République Française

Au nom du Peuple Français



COUR D'APPEL DE DOUAI

Chambre Sociale

- Prud'Hommes-





APPELANT :



M. [E] [S]

[Adresse 2]

[Localité 4]

représenté par Me Anne-laurence DELOBEL BRICHE, avocat au barreau de LILLE

(bénéficie d'une aide juridictionnelle Totale ...

ARRÊT DU

25 Novembre 2022

N° 1869/22

N° RG 18/00126 - N° Portalis DBVT-V-B7C-RISJ

VCL/VDO

Jugement du

Conseil de Prud'hommes - Formation paritaire de LANNOY

en date du

21 Décembre 2017

(RG 16/00801 -section )

GROSSE :

aux avocats

le 25 Novembre 2022

République Française

Au nom du Peuple Français

COUR D'APPEL DE DOUAI

Chambre Sociale

- Prud'Hommes-

APPELANT :

M. [E] [S]

[Adresse 2]

[Localité 4]

représenté par Me Anne-laurence DELOBEL BRICHE, avocat au barreau de LILLE

(bénéficie d'une aide juridictionnelle Totale numéro 5917800218/00751 du 29/01/2018 accordée par le bureau d'aide juridictionnelle de DOUAI)

INTIMÉE :

SARL OCEAN

[Adresse 1]

[Localité 3]

représentée par Me Nicolas DRANCOURT, avocat au barreau de LILLE

DÉBATS : à l'audience publique du 29 Septembre 2022

Tenue par Virginie CLAVERT

magistrat chargé d'instruire l'affaire qui a entendu seul les plaidoiries, les parties ou leurs représentants ne s'y étant pas opposés et qui en a rendu compte à la cour dans son délibéré,

les parties ayant été avisées à l'issue des débats que l'arrêt sera prononcé par sa mise à disposition au greffe.

GREFFIER : Nadine BERLY

COMPOSITION DE LA COUR LORS DU DÉLIBÉRÉ

Pierre NOUBEL

: PRÉSIDENT DE CHAMBRE

Virginie CLAVERT

: CONSEILLER

Laure BERNARD

: CONSEILLER

ARRÊT : Contradictoire

prononcé par sa mise à disposition au greffe le 25 Novembre 2022,

les parties présentes en ayant été préalablement avisées dans les conditions prévues à l'article 450 du code de procédure civile, signé par Pierre NOUBEL, Président et par Valérie DOIZE, greffier auquel la minute de la décision a été remise par le magistrat signataire.

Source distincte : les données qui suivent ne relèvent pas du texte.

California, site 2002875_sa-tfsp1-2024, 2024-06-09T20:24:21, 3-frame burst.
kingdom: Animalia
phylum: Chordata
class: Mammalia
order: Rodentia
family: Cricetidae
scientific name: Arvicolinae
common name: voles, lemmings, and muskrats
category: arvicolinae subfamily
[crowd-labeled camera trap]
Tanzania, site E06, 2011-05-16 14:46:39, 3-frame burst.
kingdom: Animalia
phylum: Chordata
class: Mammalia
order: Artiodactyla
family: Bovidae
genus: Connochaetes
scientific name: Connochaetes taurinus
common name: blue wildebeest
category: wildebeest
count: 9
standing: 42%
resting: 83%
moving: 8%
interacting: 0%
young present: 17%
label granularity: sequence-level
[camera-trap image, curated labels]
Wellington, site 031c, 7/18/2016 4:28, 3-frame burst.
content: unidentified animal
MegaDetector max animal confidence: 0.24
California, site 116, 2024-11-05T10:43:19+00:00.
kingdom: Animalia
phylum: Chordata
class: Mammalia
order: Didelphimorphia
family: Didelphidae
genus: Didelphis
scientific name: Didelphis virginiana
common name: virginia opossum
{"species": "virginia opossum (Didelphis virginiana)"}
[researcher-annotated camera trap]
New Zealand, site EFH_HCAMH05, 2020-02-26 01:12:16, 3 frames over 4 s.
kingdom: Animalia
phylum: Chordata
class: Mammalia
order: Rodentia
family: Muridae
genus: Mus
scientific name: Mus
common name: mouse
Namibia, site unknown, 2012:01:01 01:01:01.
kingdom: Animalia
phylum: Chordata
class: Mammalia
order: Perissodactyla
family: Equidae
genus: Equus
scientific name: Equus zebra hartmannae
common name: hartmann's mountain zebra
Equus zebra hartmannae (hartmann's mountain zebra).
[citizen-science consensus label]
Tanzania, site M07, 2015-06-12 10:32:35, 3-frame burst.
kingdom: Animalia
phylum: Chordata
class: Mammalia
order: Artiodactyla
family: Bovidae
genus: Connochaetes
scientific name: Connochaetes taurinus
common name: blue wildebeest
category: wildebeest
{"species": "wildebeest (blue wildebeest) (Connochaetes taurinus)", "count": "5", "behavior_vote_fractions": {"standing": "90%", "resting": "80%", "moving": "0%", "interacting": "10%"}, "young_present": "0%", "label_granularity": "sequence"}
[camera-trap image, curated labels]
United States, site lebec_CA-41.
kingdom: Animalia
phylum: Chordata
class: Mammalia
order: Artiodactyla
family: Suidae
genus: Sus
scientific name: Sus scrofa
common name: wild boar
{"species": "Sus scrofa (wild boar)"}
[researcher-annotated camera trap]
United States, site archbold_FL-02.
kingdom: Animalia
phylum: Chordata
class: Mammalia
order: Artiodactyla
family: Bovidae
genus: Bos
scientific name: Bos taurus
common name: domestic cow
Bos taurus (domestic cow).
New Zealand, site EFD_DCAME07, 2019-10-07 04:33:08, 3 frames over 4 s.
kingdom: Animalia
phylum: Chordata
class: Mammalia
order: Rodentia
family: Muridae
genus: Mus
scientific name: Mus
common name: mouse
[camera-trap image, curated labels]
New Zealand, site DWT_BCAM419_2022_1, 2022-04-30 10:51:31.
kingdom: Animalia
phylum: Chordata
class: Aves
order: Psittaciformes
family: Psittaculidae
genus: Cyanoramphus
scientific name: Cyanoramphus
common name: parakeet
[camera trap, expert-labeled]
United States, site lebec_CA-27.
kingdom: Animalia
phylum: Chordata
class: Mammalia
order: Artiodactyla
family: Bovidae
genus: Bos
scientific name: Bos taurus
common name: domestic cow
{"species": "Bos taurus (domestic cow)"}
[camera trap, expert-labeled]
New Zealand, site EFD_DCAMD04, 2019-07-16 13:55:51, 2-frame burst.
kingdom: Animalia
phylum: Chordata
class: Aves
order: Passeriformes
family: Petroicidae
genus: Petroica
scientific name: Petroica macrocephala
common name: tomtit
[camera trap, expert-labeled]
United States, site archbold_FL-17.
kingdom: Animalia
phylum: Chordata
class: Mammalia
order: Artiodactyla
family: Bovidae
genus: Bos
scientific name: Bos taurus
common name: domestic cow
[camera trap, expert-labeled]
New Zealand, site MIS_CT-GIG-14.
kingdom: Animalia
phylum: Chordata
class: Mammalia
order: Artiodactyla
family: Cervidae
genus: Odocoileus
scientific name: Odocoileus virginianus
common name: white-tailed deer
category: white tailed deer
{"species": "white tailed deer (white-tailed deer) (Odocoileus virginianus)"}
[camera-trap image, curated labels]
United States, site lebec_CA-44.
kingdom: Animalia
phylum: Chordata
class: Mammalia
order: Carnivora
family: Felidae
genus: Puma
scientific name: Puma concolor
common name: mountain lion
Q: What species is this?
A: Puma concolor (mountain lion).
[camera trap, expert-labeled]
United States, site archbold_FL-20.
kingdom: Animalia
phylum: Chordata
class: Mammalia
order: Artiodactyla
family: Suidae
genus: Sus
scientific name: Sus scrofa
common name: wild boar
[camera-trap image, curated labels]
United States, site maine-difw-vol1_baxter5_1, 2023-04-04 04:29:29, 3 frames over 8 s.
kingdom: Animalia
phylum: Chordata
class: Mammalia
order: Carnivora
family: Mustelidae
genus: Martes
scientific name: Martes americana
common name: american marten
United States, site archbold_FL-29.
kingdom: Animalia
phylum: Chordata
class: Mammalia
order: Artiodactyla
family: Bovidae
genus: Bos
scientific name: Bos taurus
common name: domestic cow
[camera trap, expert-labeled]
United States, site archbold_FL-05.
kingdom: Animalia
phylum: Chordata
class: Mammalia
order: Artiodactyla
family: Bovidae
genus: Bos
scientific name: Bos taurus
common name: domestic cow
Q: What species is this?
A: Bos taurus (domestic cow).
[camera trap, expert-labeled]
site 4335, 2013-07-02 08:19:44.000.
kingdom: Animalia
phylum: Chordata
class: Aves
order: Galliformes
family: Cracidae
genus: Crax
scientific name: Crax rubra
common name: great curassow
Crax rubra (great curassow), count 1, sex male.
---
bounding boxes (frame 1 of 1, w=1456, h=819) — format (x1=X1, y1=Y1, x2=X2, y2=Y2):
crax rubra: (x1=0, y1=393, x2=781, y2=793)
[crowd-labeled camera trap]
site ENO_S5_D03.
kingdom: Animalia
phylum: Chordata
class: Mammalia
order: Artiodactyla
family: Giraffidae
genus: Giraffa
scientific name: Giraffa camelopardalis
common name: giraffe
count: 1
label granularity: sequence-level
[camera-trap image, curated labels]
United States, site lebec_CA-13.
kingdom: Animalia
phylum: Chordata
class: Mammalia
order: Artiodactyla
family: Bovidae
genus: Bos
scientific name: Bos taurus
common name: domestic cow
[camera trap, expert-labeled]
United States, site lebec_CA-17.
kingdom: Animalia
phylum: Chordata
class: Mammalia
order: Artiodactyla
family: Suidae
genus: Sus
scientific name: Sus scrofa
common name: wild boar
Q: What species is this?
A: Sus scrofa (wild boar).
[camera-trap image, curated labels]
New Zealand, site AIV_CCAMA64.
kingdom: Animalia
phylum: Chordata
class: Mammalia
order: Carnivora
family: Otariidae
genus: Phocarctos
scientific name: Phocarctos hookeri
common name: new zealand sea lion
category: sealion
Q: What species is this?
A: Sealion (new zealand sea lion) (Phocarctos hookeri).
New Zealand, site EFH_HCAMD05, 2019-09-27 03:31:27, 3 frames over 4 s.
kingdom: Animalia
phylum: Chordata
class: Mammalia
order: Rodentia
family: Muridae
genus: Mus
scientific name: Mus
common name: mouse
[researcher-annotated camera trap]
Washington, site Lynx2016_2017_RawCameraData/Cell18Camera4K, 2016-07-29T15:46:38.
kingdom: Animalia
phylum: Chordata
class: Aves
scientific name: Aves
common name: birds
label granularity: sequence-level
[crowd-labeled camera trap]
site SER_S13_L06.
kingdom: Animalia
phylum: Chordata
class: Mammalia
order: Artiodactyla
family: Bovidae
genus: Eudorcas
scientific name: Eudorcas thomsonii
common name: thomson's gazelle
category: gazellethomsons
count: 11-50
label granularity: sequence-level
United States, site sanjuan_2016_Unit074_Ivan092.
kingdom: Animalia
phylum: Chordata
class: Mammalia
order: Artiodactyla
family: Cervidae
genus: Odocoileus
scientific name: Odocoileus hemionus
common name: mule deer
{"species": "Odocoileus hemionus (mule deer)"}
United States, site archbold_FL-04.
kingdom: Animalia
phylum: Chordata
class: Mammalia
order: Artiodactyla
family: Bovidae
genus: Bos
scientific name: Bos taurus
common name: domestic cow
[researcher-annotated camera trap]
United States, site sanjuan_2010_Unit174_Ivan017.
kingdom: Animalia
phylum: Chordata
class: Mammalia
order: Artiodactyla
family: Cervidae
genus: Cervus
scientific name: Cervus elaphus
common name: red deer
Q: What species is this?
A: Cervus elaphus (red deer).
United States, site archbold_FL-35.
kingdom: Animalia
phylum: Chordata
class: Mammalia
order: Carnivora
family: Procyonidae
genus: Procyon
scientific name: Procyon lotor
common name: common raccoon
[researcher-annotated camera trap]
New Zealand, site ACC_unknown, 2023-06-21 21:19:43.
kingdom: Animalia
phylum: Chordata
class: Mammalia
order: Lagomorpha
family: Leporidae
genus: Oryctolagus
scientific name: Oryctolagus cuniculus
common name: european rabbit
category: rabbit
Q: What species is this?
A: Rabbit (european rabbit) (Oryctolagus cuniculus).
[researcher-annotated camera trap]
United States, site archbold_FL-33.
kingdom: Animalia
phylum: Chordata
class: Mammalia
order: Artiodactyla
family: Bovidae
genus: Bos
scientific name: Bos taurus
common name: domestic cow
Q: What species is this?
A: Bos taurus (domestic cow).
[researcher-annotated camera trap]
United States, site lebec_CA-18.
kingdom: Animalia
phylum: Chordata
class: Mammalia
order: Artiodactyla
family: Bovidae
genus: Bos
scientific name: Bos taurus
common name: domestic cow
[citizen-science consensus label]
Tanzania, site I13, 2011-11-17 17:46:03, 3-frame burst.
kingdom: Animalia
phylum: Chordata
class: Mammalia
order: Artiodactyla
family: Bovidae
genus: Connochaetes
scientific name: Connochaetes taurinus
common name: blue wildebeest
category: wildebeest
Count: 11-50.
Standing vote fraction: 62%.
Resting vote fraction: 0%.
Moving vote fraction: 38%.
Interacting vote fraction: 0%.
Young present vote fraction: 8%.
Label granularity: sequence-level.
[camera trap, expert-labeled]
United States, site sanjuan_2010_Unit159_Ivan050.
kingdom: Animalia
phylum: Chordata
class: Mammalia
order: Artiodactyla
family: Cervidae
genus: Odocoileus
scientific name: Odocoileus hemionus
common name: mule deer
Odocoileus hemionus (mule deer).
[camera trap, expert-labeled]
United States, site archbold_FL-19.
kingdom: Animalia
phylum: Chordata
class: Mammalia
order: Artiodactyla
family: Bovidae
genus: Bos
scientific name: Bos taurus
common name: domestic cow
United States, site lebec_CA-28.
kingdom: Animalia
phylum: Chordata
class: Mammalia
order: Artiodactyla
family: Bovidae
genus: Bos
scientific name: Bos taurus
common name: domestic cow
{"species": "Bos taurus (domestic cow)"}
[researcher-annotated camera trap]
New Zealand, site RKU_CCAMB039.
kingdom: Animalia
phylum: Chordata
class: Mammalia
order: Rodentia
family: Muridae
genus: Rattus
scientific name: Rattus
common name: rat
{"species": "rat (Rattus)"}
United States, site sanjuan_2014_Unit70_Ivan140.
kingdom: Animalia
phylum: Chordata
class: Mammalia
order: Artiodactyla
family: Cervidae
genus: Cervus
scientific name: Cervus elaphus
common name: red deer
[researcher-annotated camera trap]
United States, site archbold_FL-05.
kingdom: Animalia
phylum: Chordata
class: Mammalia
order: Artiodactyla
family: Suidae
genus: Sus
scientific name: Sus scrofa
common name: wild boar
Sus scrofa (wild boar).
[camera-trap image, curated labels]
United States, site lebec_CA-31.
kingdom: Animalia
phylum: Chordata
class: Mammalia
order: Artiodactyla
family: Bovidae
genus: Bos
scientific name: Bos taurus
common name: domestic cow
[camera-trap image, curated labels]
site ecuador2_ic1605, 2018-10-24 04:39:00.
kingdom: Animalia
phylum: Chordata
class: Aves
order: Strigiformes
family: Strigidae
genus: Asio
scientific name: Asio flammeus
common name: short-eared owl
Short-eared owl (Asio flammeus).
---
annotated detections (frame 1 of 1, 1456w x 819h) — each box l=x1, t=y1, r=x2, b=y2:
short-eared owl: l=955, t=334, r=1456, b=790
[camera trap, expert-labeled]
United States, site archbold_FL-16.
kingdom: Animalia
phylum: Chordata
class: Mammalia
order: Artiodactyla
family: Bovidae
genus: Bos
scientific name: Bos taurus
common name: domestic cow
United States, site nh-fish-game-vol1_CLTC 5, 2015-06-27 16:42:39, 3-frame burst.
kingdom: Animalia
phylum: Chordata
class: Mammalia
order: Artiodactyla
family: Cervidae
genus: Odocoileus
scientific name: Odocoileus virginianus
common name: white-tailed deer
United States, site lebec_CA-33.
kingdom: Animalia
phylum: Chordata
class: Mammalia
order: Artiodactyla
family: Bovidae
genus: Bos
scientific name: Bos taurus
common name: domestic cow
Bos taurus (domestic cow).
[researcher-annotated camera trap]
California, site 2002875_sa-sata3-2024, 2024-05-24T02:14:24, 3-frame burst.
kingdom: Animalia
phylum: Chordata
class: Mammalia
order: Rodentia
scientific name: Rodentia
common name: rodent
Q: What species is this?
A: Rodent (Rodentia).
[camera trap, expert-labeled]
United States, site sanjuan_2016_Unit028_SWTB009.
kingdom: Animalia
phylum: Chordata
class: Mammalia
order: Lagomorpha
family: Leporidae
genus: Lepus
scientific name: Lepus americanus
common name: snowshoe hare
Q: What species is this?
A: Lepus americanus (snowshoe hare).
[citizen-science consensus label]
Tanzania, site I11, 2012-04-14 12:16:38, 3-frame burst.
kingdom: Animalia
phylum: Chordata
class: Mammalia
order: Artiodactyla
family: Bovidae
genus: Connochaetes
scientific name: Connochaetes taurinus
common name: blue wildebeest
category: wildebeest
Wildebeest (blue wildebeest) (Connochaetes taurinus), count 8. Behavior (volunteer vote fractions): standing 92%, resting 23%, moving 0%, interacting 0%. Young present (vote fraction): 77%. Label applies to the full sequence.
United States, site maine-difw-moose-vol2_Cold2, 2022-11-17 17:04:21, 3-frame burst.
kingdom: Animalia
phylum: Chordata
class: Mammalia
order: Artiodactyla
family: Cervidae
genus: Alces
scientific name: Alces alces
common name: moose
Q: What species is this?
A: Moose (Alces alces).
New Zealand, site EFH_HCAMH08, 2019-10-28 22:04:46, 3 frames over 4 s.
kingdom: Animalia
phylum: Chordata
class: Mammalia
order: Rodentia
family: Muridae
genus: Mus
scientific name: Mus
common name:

ORDONNANCE DE CLÔTURE : rendue le 08 septembre 2022

EXPOSE DU LITIGE ET PRETENTIONS RESPECTIVES DES PARTIES :

La SARL OCEAN a engagé M. [E] [S] par contrat de travail à durée déterminée du 12 décembre 2012 pour une durée de 35 heures par semaine, en qualité d'agent de propreté.

Puis par contrat prenant effet au 1er février 2013, l'intéressé a été engagée à durée indéterminée, en qualité d'agent de services coefficient AS 1A de la convention collective nationale des entreprises de propreté.

M. [E] [S] s'est vu notifier par la SARL OCEAN 4 avertissements :

- le 9 avril 2015 pour absence injustifiée,

- le 27 avril 2015 pour une prestation de mauvaise qualité,

- le 9 juin 2015 pour non remise de clés, - le 9 novembre 2015 pour défaut d'accomplissement de l'ensemble de sa prestation et non- respect du planning.

Par lettre datée du 18 novembre 2015, M. [S] a fait l'objet d'une mise à pied conservatoire et a été convoqué à un entretien préalable à une mesure de licenciement.

Suivant courrier recommandé du 7 décembre 2015, M. [E] [S] s'est vu notifier son licenciement pour faute grave, en lien avec des faits de harcèlement moral commis à l'encontre de son binôme, une tentative de fraude à la CPAM et un défaut de remise de clés du lieu de prestations.

Contestant la légitimité de son licenciement pour faute grave ainsi que des avertissements antérieurs et réclamant diverses indemnités consécutivement à la rupture de son contrat de travail, M. [E] [S] a saisi le 8 décembre 2016 le conseil de prud'hommes de Lannoy qui, par jugement du 21 décembre 2017, a rendu la décision suivante :

- Dit et juge que les avertissements notifiés par la SARL OCEAN à M. [E] [S] les 9 avril, 27 avril, 9 juin et 9 novembre 2015 sont justifiés,

- dit et juge que le licenciement pour faute grave de M. [E] [S] est justifié,

- En conséquence, déboute M. [E] [S] de l'intégralité de ses demandes,

- déboute la SARL OCEAN de sa demande au titre de l'article 700 du code de procédure civile,

- condamne M. [E] [S] aux éventuels dépens de la présente instance.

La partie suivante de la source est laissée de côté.